### Task
Could you return each line from the one bearing "Sweter półgolf zielony" through the last line of the entries, exactly as it stands, with no pictures?

Dataset records START

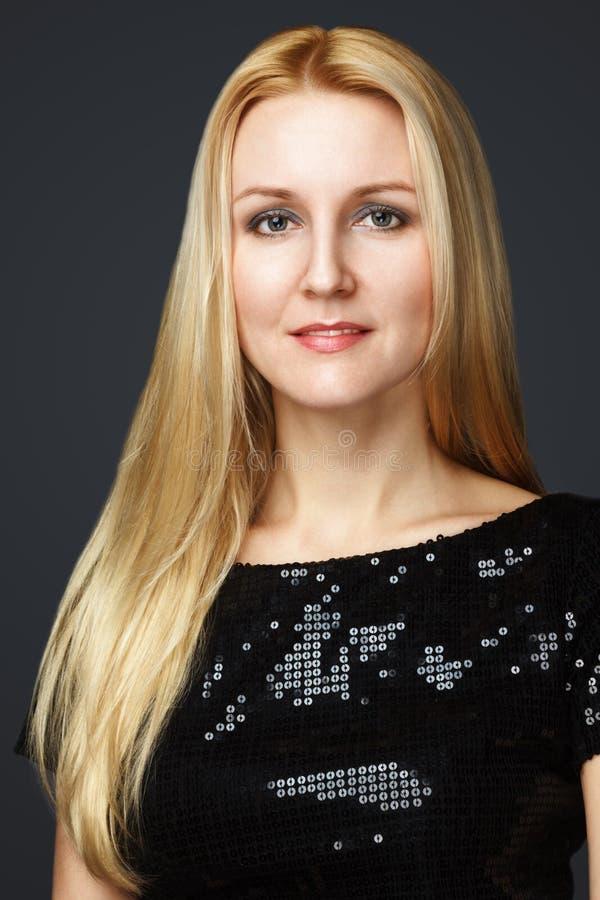 Mode-Modell Girl Portrait mit blauen Augen und dem langen blonden Haar. Schönheits-Frau lokalisiert auf einem schwarzen Hintergrun lizenzfreies stockfoto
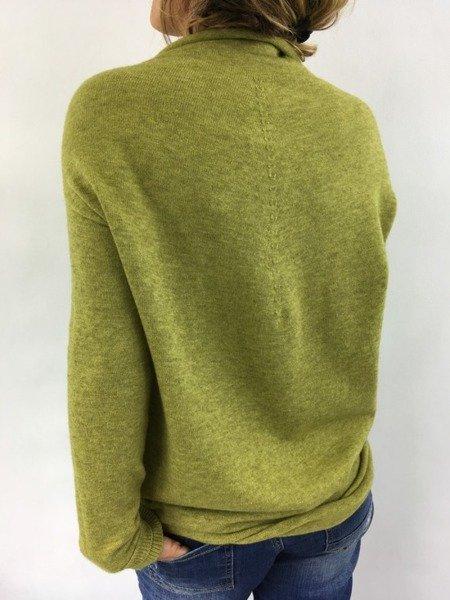 Sweter półgolf zielony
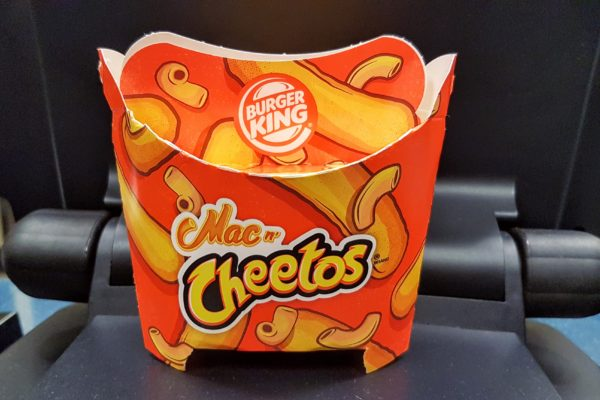 01 Burger King Mac n Cheetos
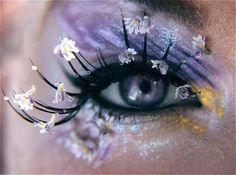 This eye make up is so pretty, though not an everyday option. The little flowers attached to the lashes look so cool. Pretty Eyes, Cool Eyes, Beautiful Eyes, Amazing Eyes, Amazing Makeup, Gorgeous Makeup, Beautiful Flowers, Beauty Makeup, Hair Makeup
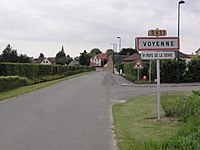 Voyenne (Aisne) city limit sign.JPG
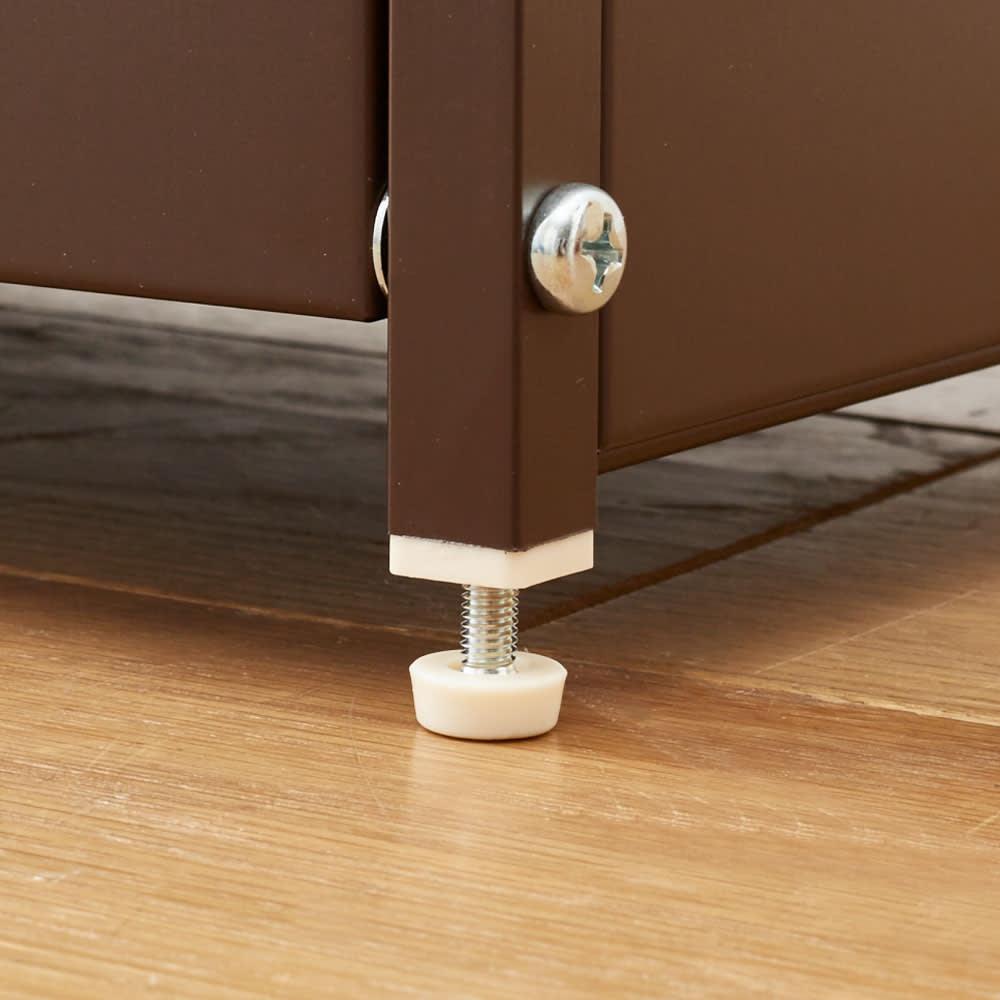 スリムな分別ダストボックス ペール横置き15リットル2分別 脚部には高さ調節できるアジャスター付き。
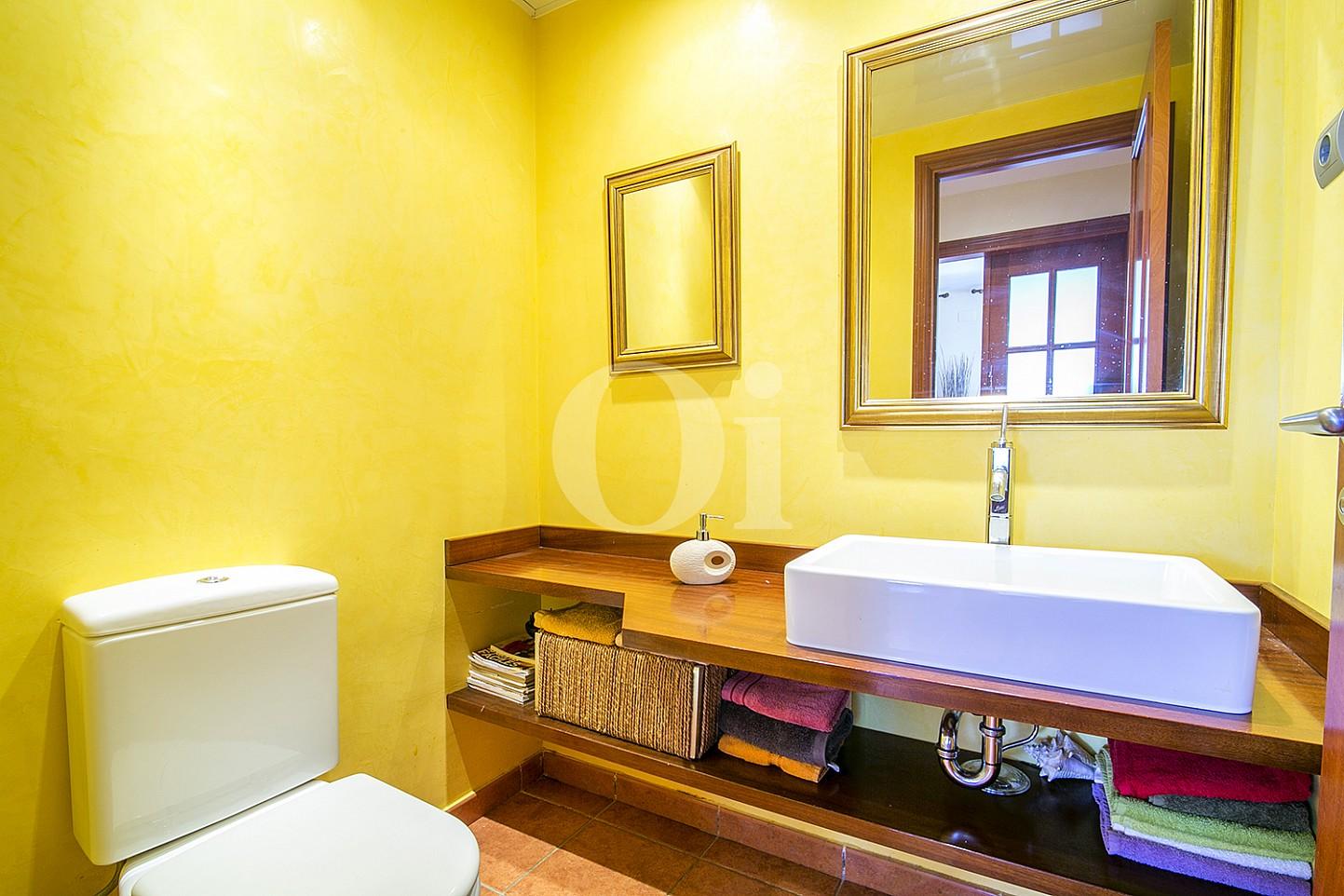 Baño de maravillosa casa en venta en Mongat, Maresme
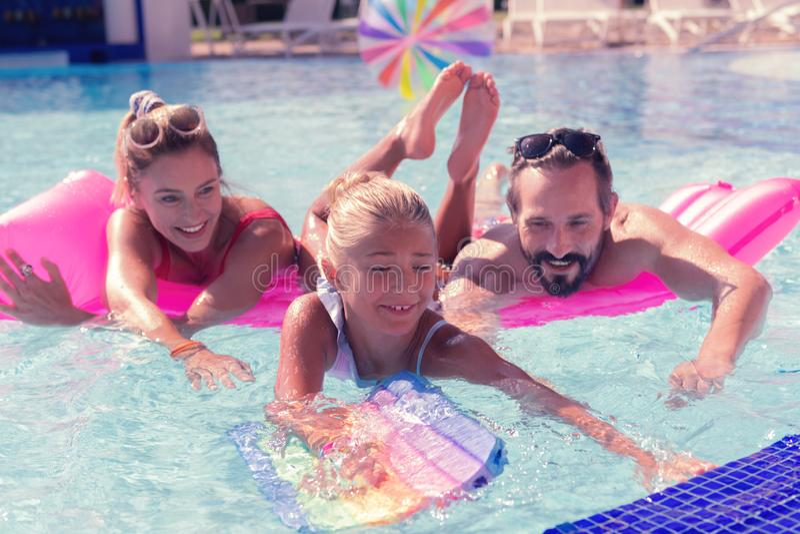 Gentille fille avec plaisir apprenant comment nager photographie stock libre de droits
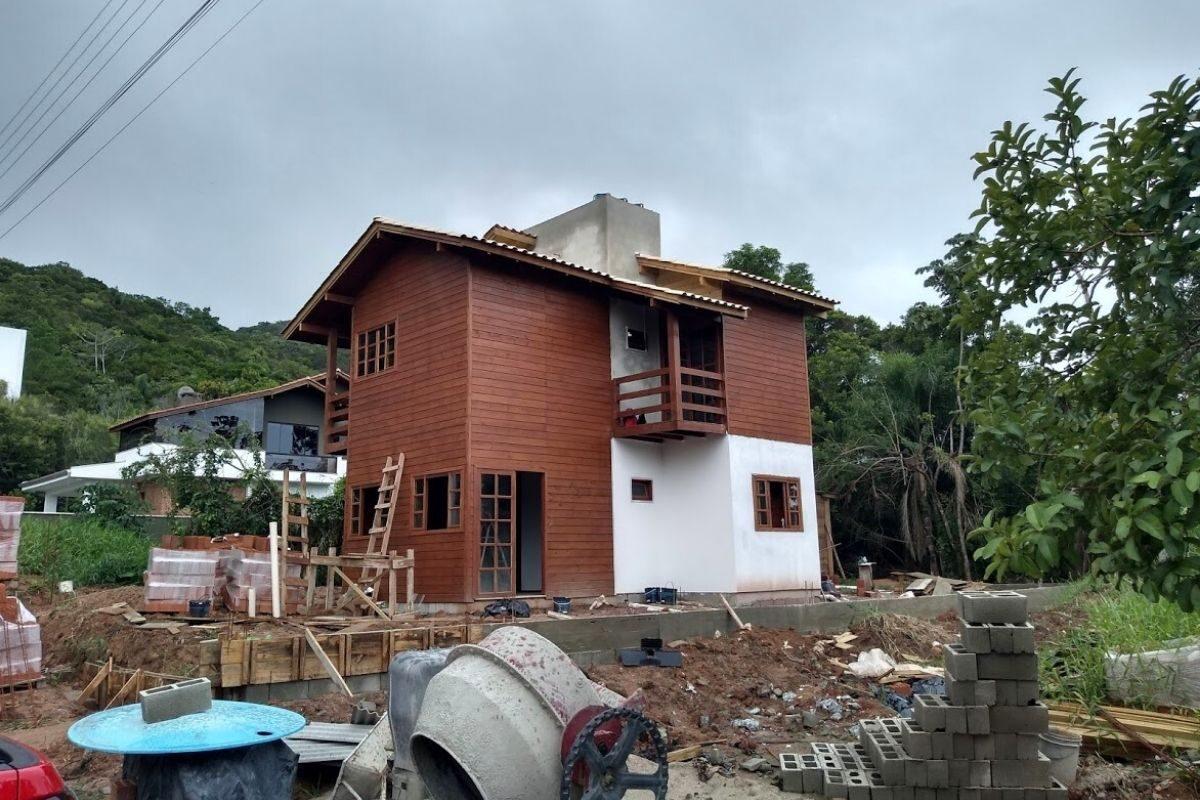 casas de madeira e alvenaria em construção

Dataset records END

### Solution to the problem
 Sweter półgolf zielony
 01 Burger King Mac n Cheetos
 This eye make up is so pretty, though not an everyday option. The little flowers attached to the lashes look so cool. Pretty Eyes, Cool Eyes, Beautiful Eyes, Amazing Eyes, Amazing Makeup, Gorgeous Makeup, Beautiful Flowers, Beauty Makeup, Hair Makeup
 Voyenne (Aisne) city limit sign.JPG
 スリムな分別ダストボックス ペール横置き15リットル2分別 脚部には高さ調節できるアジャスター付き。
 Baño de maravillosa casa en venta en Mongat, Maresme
 Gentille fille avec plaisir apprenant comment nager photographie stock libre de droits
 casas de madeira e alvenaria em construção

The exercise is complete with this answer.